When initially designing systems in pre-production for Saints Row (2022), the audio team decided to let the real world dictate how a number of our systems would operate. This was mainly decided simply because of the structure of the team at large—we have practical developers applying real-world skills in our proprietary engine. Our physics programmer used to make flight simulators, our vehicle designer was an engineer, etc… so they would build their systems around what they knew. We decided to leverage this; all those systems already worked in a practical way, let’s just stick with what works.
For example, our vehicle engine is set up just like a real vehicle; we get an actual RPM value, we have gear ratios, throttle, suspension, and even tire slip to consider, not just ignition/shutdown with a velocity RTPC (though we did have those available too). We even have an RTPC for whether a boat’s propeller is submerged or not.
On top of that, vehicle collisions are registered on each vehicle depending on the type of collision. If I’m driving full-on and slam into an NPC vehicle perpendicular to my vehicle, my car plays a head-on collision, and the NPC plays a T-bone sound. With the limited number of assets we used, we were able to get the permutation on general vehicle collision sounds into the tens of millions before even counting the random vehicle parts that could fall off or spray fluid as a sweetener layer.
We applied the same theory to prop impacts; if a large hollow wooden barrel hits a metal pole, it sounds exactly as described. In addition, one of my favorite features (which I’m sure nobody consciously noticed) is that bullet impacts and explosions travel at the speed of sound using the Initial Delay feature.
This theory was held across the entire project, with every audio system considering any real-life practical implementation that we could think of before attempting to get fancy. That’s when things got spicy—it was time to design the radio system.
....................
Exercise requirements —
[1] Reproduce the Saints Row audio text word for word, starting with "When initially designing" and going on through "with what works.".
[2] Write what comes next in the Saints Row audio text, picking up after its last sentence.

Supplied data —
....................
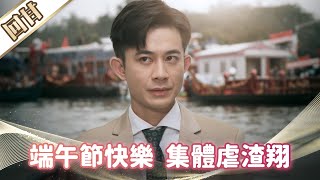 《好戲回甘》市井豪門 EP188 端午節快樂 集體虐渣翔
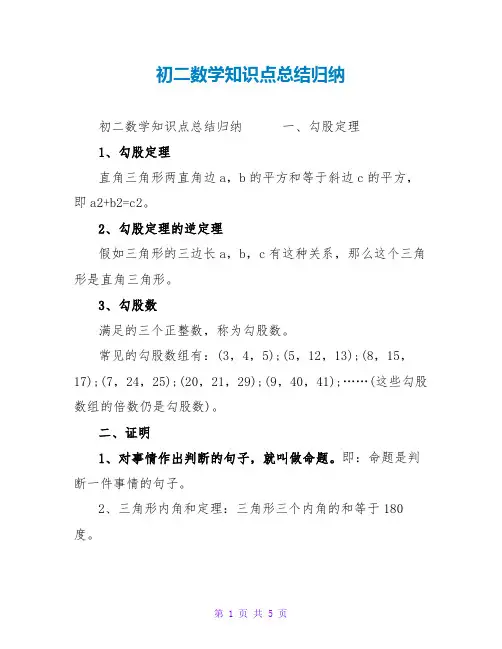 初二数学知识点总结归纳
....................
Written responses —
[1]
When initially designing systems in pre-production for Saints Row (2022), the audio team decided to let the real world dictate how a number of our systems would operate. This was mainly decided simply because of the structure of the team at large—we have practical developers applying real-world skills in our proprietary engine. Our physics programmer used to make flight simulators, our vehicle designer was an engineer, etc… so they would build their systems around what they knew. We decided to leverage this; all those systems already worked in a practical way, let’s just stick with what works.

[2]
Saints Row Radio—A Brief History
Designing the radio system was a perfect storm of experience and timing. Before joining Volition, I cut my teeth in the cutthroat rat race of medium market radio, starting in promotions before designing commercials and some engineering before joining the airstaff. I knew how radio worked from tip to toe, and designing the Saints Row radio was the first project for which I had full ownership of audio systems from the ground level.
Previous SR titles had a complex network of background clocks, timers, and seek tables, with hundreds of table files all talking to each other every frame. Under the hood, it was a spiderweb that would fall apart if the spider sneezed. On the player’s side, there was some cross-pollination between individual car radios playing the same station, some syncing bugs, etc., but it was radio enough to be called radio.
I thought we could do better, considered the world-first approach, cracked my knuckles, and called our audio programmer, Mike Naumov, into my office.
The idea was simple: Radio is radio. There are transmitters in the world and receivers roaming around. All we had to do was connect the two and set up playlist logic that the radio elements could follow.
Before we could get anyone tuned in, we had to get something playing. We placed an object under the origin of the game world and played a Random Container of old-school country APM tracks just to get started. This would eventually evolve into the Tumbleweed station.
Making sure we would stay in sync using virtual voice settings was my primary task. In the meantime, Mike got to work on the radio dial functionality, so we added another object with another container so we could start testing switching between stations.
Now, we just had to figure out how to actually hear the radio when you turn it on. Initially, we tried simply setting an RTPC to turn a station 2D when selected while keeping all the others 3D using the Speaker Panning/3D Spatialization Mix feature. But we were concerned NPC cars would also tune into the same station and double up the music. The solution ended up being as simple as assigning a PC/NPC RTPC to the player-owned receiver to do basically the same thing.
We now had a functional radio component that could be placed on all vehicles, distinguish the player character’s radio from NPC radios, and functionally change between stations.
Through a proprietary multi-position emitter tool (similar to AK’s Set Multiple Positions node in Unreal), we were able to dynamically attach emitting positions to each radio component without creating new game objects, allowing multiple vehicles to be tuned into the same station while moving, without messing with our voice or object count.
Now that we had a way to transmit and a way to listen, it was time to start building the stations. From my experience using Scott Studio back in the day to set up and run real-world radio playlists, I figured we’d just recreate that functionality in the guts of our own radio system.
Here’s a Googled screenshot of Scott Studios SS32 radio automation software interface, circa 2006.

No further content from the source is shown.